Proteas far from World Cup ready

On current performance, Ottis Gibson still needs to do a lot of work to make the Proteas ready for next year’s World Cup. (Gallo Images)

At the conclusion of their recent white-ball tour to Australia, Proteas coach, Ottis Gibson, and captain, Faf du Plessis, declared their satisfaction with the status quo of the ODI squad.  Both admitted that the team is not the finished product yet but that they are happy with the preparations for next year’s World Cup in England.

Except for the fast bowlers, I’m not so sure.

The Proteas have played sixteen ODI’s this year.  (There will be no more in 2018 before a five-match ODI series at home against Pakistan from 19 to 30 January 2019.)  In a six-match series against India in South Africa in February, the Indians completely outplayed the Proteas.

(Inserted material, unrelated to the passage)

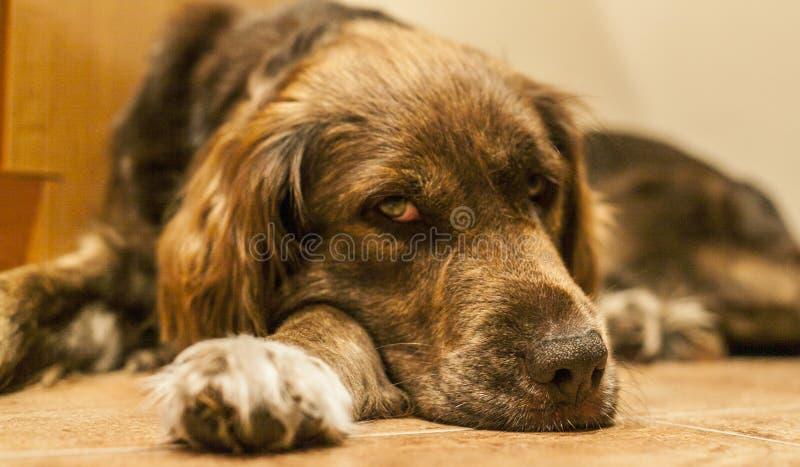 Een bruine pluizige hond die op de vloer liggen die vermoeid kijken stock foto's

They won the series 5-1 and became the first Indian touring team to win an ODI series in South Africa.

In July/August the Proteas beat Sri Lanka 3-2 in an away series.  It might sound impressive but Sri Lanka is a poor side at the moment.  They have never been the same since the retirement of Muttiah Muralitharan and their current team is probably their weakest since winning the World Cup in 1996.  In September the Proteas beat Zimbabwe at home 3-0, albeit rather stutteringly.  Again not much should be read into this victory because, well, it’s Zimbabwe.

The 2-1 series win in Australia is impressive.  With the ball-tampering saga still rankling and the suspension of Steve Smith, David Warner and Cameron Bancroft still in place, Australia is going through their worst crisis since the Packer circus.  But take nothing away from the Proteas.  No matter what, there is no such thing as a weak Australian team; beating them at home in any format is a big achievement.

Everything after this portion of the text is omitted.